* [What is expected]: Track down every line below that holds "Multi" and copy it.

----- Extracted material -----

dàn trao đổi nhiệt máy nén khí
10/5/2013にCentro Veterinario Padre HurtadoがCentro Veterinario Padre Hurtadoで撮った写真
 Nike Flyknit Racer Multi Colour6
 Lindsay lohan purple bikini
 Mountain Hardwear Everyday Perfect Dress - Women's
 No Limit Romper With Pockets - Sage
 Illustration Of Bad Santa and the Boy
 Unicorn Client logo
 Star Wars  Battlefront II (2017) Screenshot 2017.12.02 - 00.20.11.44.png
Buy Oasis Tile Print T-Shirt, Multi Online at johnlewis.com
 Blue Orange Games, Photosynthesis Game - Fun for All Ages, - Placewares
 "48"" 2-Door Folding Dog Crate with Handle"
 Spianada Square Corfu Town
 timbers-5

-----

* [Answer to this task]:
 Nike Flyknit Racer Multi Colour6
Buy Oasis Tile Print T-Shirt, Multi Online at johnlewis.com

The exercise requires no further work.